Ensuite, est inclus dans cette édition un panorama du massif des Ecrins depuis la tête de la Maye. C'est l'œuvre d'un illustrateur haut-alpin, à la renommée locale, dont j'ai déjà eu l'occasion de parler, Emile Guigues. J'aime chez lui le trait léger et l'amour des montagnes, dont il s'est fait l'illustrateur à la fin du XIXe siècle (il a beaucoup œuvré pour les Annuaires du Club Alpin Français).
Voilà pourquoi je suis content de cette acquisition récente. Ce n'est peut-être pas grand-chose, mais cela me plait, d'autant plus que je l'ai trouvé en bon état (dans le cas contraire, je ne l'aurais pas acheté). C'est aussi ma façon de participer, par l'exemple, aux débats hébergés par des blogs amis sur le "quoi" et le "comment" de la bibliophilie.
Pour finir, une interrogation. Je ne sais s'il existe une bibliographie de ce type d'ouvrages. J'ai fait quelques recherches au CCFr, mais il est assez difficile de démêler les différentes éditions, entre les changements de collection, de titre, d'auteurs, etc. Il semble que la première édition date de 1870, mais sans certitude. A voir si quelqu'un saura m'en dire plus.
Très belle acquisition Jean-Marc ! Par définition les guides touristiques ont été imprimés à grand nombre, mais un grand nombre aussi, avec le temps, les manipulations multiples et les conditions météorologiques pas toujours idéales, des poches trop étroites, etc, n'existent plus qu'à l'état d'épave.
RépondreSupprimerAlors tout comme toi, j'essaye, dans mon domaine "collectible" (la pêche - angling), de trouver des exemplaires à l'état proche du neuf. Et je te garantis que ce n'est pas si facile... et ce n'est pas forcément une question de prix, mais plutôt une question de persévérance.
Bonne continuation.
Amitiés bibliophiles,
B.
Merci.
RépondreSupprimerA propos de pêche, je recherche : "Les secrets de la pêche à la truite, démentis par l'expérience, par l'auteur des symboles des animaux.", par Jean-Baptiste Payan, Briançon, Chautard; Embrun, Assaud, 1845, in-12, 35 pp.
Il paraît même qu'il y a une 2ème édition, augmentée de la chasse du tarin à la ligne. Ces ouvrages sont, évidemment, bien connus et indispensables (!).

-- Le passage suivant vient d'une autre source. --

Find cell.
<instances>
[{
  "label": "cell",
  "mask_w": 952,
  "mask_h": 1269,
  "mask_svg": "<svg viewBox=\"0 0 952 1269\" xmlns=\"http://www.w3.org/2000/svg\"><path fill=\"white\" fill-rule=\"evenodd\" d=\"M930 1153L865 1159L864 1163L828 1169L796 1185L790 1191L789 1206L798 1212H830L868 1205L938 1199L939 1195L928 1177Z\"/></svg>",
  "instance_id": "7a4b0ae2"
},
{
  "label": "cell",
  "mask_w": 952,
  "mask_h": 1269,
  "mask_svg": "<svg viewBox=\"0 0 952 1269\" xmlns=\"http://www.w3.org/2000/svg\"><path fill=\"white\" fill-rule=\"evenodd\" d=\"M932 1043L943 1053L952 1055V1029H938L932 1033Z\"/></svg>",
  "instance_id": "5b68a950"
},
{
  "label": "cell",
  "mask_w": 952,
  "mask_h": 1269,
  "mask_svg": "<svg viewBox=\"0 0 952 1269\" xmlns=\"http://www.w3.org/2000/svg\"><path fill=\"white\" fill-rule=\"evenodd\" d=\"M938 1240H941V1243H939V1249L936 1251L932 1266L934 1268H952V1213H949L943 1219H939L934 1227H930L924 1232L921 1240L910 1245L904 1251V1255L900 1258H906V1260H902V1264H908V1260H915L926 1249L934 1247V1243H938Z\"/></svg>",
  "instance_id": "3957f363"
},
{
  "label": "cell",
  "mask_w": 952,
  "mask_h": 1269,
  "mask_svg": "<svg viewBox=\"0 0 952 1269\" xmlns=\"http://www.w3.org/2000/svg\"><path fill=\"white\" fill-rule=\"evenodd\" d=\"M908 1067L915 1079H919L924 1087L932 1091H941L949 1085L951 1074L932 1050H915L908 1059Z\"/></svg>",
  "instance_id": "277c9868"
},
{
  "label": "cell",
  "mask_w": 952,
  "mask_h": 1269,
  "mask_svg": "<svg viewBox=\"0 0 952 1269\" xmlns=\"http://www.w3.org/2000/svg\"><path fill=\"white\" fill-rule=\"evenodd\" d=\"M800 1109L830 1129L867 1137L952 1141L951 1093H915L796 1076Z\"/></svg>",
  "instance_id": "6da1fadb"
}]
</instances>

Heureusement, j'ai déjà "Etudes d'Hydrobiologie piscicole alpine. Cours d'eau et lacs des Hautes-Alpes" de Louis Léger. Me voilà sauvé (re !)
Jean-Marc
PS : j'ai acheté ce guide chez un libraire parisien (librairie scientifique, rue Jacob), que j'avais rapidement rencontré au salon de Grand Palais. Passant par hasard devant sa boutique, je suis entré et j'ai été séduit par cet ouvrage. Je suis sorti avec, parce qu'il y a parfois pas de meilleur argument de vente que de tenir l'ouvrage entre les mains. Sacrés libraires !(c'est encore ma modeste contribution au débat sur les libraires, d'un certain blog)
Et vos livres sur les poissons, vous les lisez vraiment ? :))
RépondreSupprimer(Référence à un bibliophile d'au delà des Alpes)
T
La collection Diamant a été crée en 1866.
RépondreSupprimerPour plus de précisions sur les guides Joanne, et entre autres sur cette collection :
"Les Guides Joanne : invention d’une collection par Hélène Morlier"
In Situ, 15 | 2011
en ligne via le lien :
http://insitu.revues.org/524
Bernard
@ Textor
RépondreSupprimerTout dépend ce que lire veut dire (et cela, Eco ne le dit pas). Si c'est lire chacun des mots depuis le premier jusqu'au dernier, il y a fort peu de livres de ma bibliothèque dauphinoise que j'ai lus. Si c'est picorer ou glaner ce que l'on peut apprécier, j'ai lu beaucoup de mes livres.
@Bernard
Merci pour cette référence. Je vais prendre le temps de la lire (dans le premier sens du terme) ce week-end.